Vorliegender Text:
________________________________________
1. Als Anregung für dein aktuelles Projekt setzt du dich mit alten Sagen und Konzepten der Alchemie, mystischen Erzählungen und psychoanalytischen Ansätzen auseinander. Auf welche Weise versuchst du, einzelne Gedanken und Aspekte dieser Bereiche für deine Performance aufzugreifen und wie lässt sich das anvisierte Zusammenspiel, die Projektion und Umwandlung dieser Bereiche beschreiben?

Ich bin über eine eng befreundete Kollegin, Mehraneh Atashi, an Jungs Theorie der Synchronizität geraten. Das Prinzip, grob erklärt, versucht eine andere Perspektive auf das Phänomen des Zufalls zu werfen, und das Auftreten von kausal nicht erklärbaren, aber subjektiv bedeutungsvollen Zusammenhängen als eine eventuelle, dem Auge nicht sichtbare Struktur zu deuten. Diese Struktur ist eine versteckte Architektur der Wirklichkeit, die sich im Phänomen des Zufalls unserem Auge auf der “sichtbaren Oberfläche” zeigt.

Das Thema hat mich sofort fasziniert, da mein Arbeitsprozess meistens davon getrieben ist, unterschiedliche, durch Zufall mir begegnende “Symbole” oder “Zeichen” in die Arbeit einfliessen zu lassen und ihre Zusammenhänge zu untersuchen: meine letzte Arbeit Metamotion for 270degrees, die sich mit der Figur der Salome beschäftigt, entstand auch aus einem solchen Zufall: Ich schaute mir im Rijksmuseum ein Gemälde von Salome an, lief dann auf dem Nachhauseweg an einem Plakat der Oper für Strauss’ Salome vorbei und stolperte dann am Abend nochmal über den Namen von der Tochter einer Freundin. Sowas passiert mir ständig - oder mein Gehirn ist einfach so verkabelt.
________________________________________
Ausgewählte Zeilen:
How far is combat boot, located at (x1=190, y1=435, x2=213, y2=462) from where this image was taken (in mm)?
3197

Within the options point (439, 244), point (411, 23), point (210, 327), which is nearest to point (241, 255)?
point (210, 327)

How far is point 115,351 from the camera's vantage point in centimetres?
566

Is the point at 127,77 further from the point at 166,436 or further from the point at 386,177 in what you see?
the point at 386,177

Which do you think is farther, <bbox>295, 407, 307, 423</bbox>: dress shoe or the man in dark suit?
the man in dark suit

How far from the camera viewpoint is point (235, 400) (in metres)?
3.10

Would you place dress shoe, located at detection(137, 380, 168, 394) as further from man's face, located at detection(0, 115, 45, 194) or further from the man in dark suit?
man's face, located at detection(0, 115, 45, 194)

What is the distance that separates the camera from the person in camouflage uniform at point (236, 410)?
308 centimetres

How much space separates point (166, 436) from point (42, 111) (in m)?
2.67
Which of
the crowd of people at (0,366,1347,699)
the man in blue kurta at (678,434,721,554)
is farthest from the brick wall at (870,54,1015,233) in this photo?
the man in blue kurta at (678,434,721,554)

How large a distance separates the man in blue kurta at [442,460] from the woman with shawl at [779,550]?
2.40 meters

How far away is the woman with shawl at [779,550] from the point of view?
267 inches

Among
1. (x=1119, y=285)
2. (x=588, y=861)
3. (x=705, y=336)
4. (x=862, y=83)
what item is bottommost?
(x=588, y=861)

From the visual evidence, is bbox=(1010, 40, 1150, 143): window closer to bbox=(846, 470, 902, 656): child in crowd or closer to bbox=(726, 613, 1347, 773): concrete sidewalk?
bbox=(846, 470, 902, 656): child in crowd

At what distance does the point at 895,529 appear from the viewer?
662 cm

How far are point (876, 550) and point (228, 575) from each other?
________________________________________
Arbeitsauftrag A:
Stimmen diese Aussagen mit dem Text überein? Antworte jeweils mit Ja oder Nein und zitiere die entscheidenden Worte wörtlich: (i) Eine befreundete Kollegin namens Mehraneh Atashi hat die sprechende Person auf Jungs Theorie der Synchronizität gebracht. (ii) Das Gemälde von Salome sah die Person auf dem Nachhauseweg. (iii) Das Plakat galt der Oper Salome von Strauss.
Arbeitsauftrag B:
Gib aus dem Text wortgetreu den Teil wieder, der mit den Worten beginnt, in denen „Das Thema hat“ steht, und mit „einfach so verkabelt.“ endet.

Vollständige Antwort A:
(i) Ja: „Ich bin über eine eng befreundete Kollegin, Mehraneh Atashi, an Jungs Theorie der Synchronizität geraten.“
(ii) Nein: „Ich schaute mir im Rijksmuseum ein Gemälde von Salome an“
(iii) Ja: „lief dann auf dem Nachhauseweg an einem Plakat der Oper für Strauss’ Salome vorbei“

Vollständige Antwort B:
Das Thema hat mich sofort fasziniert, da mein Arbeitsprozess meistens davon getrieben ist, unterschiedliche, durch Zufall mir begegnende “Symbole” oder “Zeichen” in die Arbeit einfliessen zu lassen und ihre Zusammenhänge zu untersuchen: meine letzte Arbeit Metamotion for 270degrees, die sich mit der Figur der Salome beschäftigt, entstand auch aus einem solchen Zufall: Ich schaute mir im Rijksmuseum ein Gemälde von Salome an, lief dann auf dem Nachhauseweg an einem Plakat der Oper für Strauss’ Salome vorbei und stolperte dann am Abend nochmal über den Namen von der Tochter einer Freundin. Sowas passiert mir ständig - oder mein Gehirn ist einfach so verkabelt.